Sunday, June 22, 2014

My Human Condtion

I'm the creative type.  If I'm not "creating" something, or reinventing something, I get restless.  I think this creative outlet is a blessing.  If not for that, I would completely be lost in thoughts.......about life, love, gain and loss. 



 Having children opened a whole new realm of speculation for me.  Believe it or not, my mind turned to death more than I'd like to admit.  Fortunately I'm not the only mother whose mental activities plummeted to such morbid musings.  Chatting with a new mother the other week I confessed about the "death thoughts" thing after becoming a parent.  Her eyes widened  and she said in an almost reassured voice tone, "I KNOW!  YES!"

  I don't think anything touches a heart more than a mother's love.  Love in general is a very extensive subject for me; very intriguing and totally captivating.  I think about it all the time; even when I'm being my creative self .

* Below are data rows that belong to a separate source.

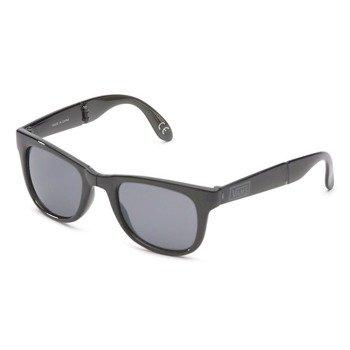 okulary VANS - FOLDABLE SPICOLI TRANSPARENT BLACK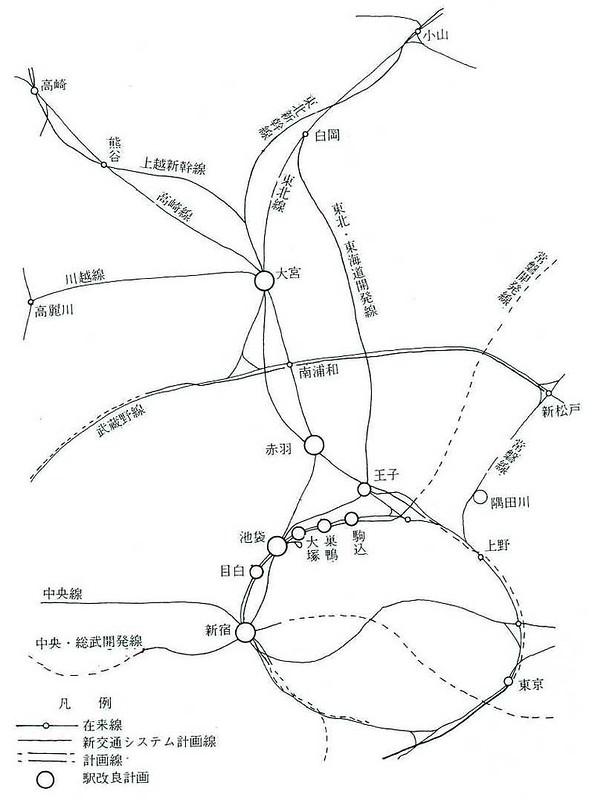 大新宿構想時代の上越新幹線新宿駅地下ホーム (13)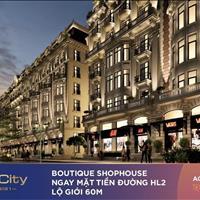 Sở hữu Boutique Hotel, Shophouse, Townhouse, biệt thự phong cách Châu Âu ngay tại Aqua City CK 5%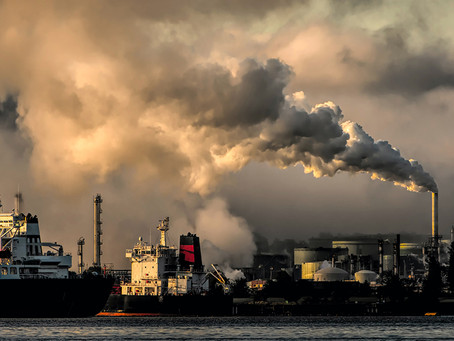 Air Pollution - The Invisible Killer: Our Latest Podcast
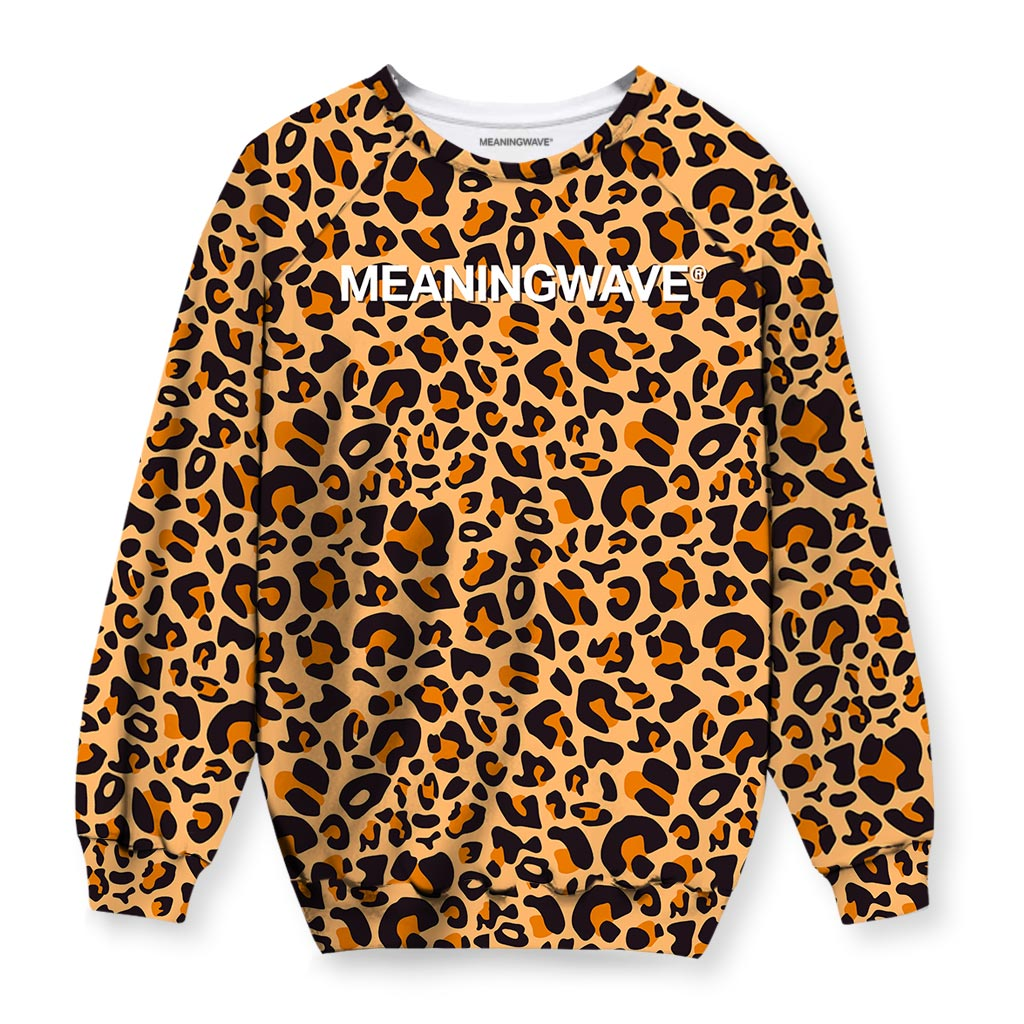 Meaningwave Leopard Sweatshirt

These last couple of weeks I lovingly restored and redecorated my 1980's oak kitchen cabinets.  It was a long, difficult and tedious procedure, but I enjoyed pretty much every minute of it. The reason is that I have always wanted to surround myself with beauty and things that I love.  I do believe that walls have stories and houses have lives that were part of the previous owners.  I am the future previous owner.  To put love , care and affection into my walls and my space is important to me.  Sitting here on a very, very hot desert summer evening, I look around at the home I've created and feel  peace, joy and gratitude.  Indeed, I am rich.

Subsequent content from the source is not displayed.